Nowadays, considered as an “emerging technology” rainwater harvesting is one of the most efficient solutions in order to reduce domestic water. Furthermore, this system reduces the need and demand linked with water transport systems that have negative aspects both in terms of environmental impact and costs. The water collected from rain can be used both inside and outside the house for different purposes such as for toilet flushing, laundry as well as to irrigate crops or garden.

In order to assess the building performance in terms of water consumption three main schemes can be considered as reference:

1 The BREEAM assessment scheme aims to reduce the consumption of potable water through the use of water recycling systems and water efficient components. The BREEAM Wat 01 calculator related to the water consumption assigns at a certain percentage of improvement in the water consumption a number of BREEAM credits up to a maximum of 5. A 65% improvement represents an exemplary performance.
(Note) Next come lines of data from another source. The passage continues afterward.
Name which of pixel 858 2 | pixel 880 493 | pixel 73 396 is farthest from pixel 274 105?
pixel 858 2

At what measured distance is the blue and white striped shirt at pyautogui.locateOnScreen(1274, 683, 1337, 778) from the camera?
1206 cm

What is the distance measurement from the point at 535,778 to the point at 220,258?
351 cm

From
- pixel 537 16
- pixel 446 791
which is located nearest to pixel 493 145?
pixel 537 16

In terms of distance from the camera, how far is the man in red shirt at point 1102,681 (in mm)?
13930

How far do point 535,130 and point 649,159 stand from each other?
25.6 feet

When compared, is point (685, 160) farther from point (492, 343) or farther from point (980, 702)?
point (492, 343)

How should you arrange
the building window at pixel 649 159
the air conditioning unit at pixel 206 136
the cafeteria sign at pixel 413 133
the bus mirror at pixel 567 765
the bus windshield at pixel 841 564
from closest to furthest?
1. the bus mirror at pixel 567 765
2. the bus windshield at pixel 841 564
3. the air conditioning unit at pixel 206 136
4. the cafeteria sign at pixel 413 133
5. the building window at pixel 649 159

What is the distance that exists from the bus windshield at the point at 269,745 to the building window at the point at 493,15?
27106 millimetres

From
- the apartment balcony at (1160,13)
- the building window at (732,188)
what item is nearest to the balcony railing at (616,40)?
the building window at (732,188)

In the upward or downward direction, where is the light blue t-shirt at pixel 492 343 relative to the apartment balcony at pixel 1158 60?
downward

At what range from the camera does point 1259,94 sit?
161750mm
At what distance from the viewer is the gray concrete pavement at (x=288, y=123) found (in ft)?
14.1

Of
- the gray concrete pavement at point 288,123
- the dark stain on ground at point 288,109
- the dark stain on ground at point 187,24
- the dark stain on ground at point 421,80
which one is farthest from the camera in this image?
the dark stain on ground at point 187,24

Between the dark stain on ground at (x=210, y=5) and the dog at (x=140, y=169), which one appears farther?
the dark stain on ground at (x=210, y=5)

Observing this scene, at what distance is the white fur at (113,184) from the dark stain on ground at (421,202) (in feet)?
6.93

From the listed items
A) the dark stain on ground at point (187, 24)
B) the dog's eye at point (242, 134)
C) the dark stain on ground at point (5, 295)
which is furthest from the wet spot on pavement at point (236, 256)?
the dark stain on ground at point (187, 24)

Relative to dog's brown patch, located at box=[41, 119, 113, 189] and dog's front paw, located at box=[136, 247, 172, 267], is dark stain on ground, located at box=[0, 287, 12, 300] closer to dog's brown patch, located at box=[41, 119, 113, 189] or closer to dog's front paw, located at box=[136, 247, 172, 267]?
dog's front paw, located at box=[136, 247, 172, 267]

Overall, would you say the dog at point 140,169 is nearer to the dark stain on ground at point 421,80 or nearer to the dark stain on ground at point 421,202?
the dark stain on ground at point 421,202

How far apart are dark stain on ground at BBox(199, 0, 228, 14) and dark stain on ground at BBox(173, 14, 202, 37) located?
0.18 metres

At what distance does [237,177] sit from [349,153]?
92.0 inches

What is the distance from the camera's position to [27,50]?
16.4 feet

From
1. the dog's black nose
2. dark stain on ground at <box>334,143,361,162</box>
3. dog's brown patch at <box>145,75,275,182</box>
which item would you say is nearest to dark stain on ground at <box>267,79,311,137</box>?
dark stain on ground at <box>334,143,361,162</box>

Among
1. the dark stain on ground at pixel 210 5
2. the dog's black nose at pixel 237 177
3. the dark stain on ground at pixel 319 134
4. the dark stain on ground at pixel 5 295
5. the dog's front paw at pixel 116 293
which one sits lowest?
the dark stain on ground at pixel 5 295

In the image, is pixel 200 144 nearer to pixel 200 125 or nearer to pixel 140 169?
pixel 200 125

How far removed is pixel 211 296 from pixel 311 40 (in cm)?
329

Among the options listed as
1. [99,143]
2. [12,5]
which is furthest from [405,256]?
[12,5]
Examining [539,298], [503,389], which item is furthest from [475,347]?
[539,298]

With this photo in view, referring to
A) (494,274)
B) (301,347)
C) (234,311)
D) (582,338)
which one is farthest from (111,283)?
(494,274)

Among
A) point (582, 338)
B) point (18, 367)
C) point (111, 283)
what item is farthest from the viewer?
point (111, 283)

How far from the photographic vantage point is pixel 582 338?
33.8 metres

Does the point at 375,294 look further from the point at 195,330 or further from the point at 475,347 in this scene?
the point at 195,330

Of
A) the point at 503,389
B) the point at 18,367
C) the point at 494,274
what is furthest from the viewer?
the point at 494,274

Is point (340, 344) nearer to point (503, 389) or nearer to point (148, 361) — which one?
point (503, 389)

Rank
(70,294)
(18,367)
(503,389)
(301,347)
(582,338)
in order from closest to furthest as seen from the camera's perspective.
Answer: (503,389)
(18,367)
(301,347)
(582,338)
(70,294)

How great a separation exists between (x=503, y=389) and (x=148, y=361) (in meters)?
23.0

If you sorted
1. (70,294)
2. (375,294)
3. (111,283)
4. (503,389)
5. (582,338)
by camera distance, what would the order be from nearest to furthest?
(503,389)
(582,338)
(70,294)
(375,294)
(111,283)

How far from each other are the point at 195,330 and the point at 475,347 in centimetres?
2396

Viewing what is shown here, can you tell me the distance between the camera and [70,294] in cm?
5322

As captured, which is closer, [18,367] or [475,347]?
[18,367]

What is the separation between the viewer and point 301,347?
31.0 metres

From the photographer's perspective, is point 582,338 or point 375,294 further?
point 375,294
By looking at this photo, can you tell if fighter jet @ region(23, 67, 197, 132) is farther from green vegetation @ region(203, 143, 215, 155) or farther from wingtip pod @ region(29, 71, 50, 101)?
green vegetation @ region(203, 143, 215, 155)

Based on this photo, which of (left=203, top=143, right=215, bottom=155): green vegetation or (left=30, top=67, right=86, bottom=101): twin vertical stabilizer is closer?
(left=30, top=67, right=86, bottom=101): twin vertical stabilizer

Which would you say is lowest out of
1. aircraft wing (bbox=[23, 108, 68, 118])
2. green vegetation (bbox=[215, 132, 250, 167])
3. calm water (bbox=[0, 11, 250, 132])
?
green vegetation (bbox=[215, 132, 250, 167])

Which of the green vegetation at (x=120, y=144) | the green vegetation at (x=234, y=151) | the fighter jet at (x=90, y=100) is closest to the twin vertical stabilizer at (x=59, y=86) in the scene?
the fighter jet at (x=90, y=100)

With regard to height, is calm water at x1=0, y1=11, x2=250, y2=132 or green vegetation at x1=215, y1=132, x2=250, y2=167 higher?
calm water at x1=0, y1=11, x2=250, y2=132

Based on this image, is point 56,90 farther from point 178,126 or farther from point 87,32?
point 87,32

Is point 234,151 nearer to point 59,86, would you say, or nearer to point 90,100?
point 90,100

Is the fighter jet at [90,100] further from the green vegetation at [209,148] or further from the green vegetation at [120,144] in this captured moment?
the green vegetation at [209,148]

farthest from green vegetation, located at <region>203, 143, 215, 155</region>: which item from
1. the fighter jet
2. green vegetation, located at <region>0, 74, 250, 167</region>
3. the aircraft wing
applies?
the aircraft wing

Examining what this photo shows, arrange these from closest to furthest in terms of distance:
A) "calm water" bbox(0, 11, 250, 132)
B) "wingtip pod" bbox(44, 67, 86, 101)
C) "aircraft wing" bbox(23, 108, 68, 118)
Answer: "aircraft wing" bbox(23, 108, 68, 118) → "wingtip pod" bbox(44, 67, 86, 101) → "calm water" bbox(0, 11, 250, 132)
Furthermore, the BREEAM provides other detailed sections that regard water monitoring (Wat 02), water leak detection & prevention (Wat 03) and water efficient equipment (Wat 04).

2 Category 2 of the Code for Sustainable Homes establishes a scale of credits (from 1 to 5) that corresponds to the water consumption (litres/person/day). A consumption of  ≤ 80 l/p/day corresponds to 5 credits that is the maximum number of credits achievable in order to have a better performance.

3 Part G of the Building Regulations 2010 establishes that rain water and grey water can be used for WC, washing machines and irrigation, an appropriate risk assessment has to be carried out in order to avoid waste, misuse, undue consumption or contamination of wholesome water. Furthermore, the new dwellings have to achieve a water efficiency standard of 125 litres use of wholesome water per person per day.

Considering a typical household, the rainwater harvesting can reduce the water requirements by 70%- up to 85% if the rain water supplies also hot water systems.

In order to design a rainwater harvesting system main points have to be assessed.

–          Decide the demand of the water. This is linked with the average consumption of water in the house, is determined by both number of people and outdoor and indoor activities.

Indoor activities:

Consumption of a water-conserving household =   25 – 50 gallons per person per day

Outdoor activities:

It depends on the season, in summer more water is used for irrigation

–          Rainwater availability. This depends on the site characteristics in terms of climate conditions which determine the volume of rainfall along the year. The periods without rain have to be considered as well as the high-density rainfall months. The availability from every single month has to be considered in order to size the system and enable a continuous water availability.

–          Determinate the collection surface and the quantity of water that can be captured. The collection surface can be located in different points of the building in order to collect the highest quantity of rainwater. The collection surface has to be dimensioned to consider the water demand as well as the volume of rainfall.

Collection surface = 0.62 gallons per square foot per inch of rainfall 

The above data are linked with the different climate locations, an average value has been considered.

The illustrated points give a general method and first approach that can be used in the starting design process of a rainwater system.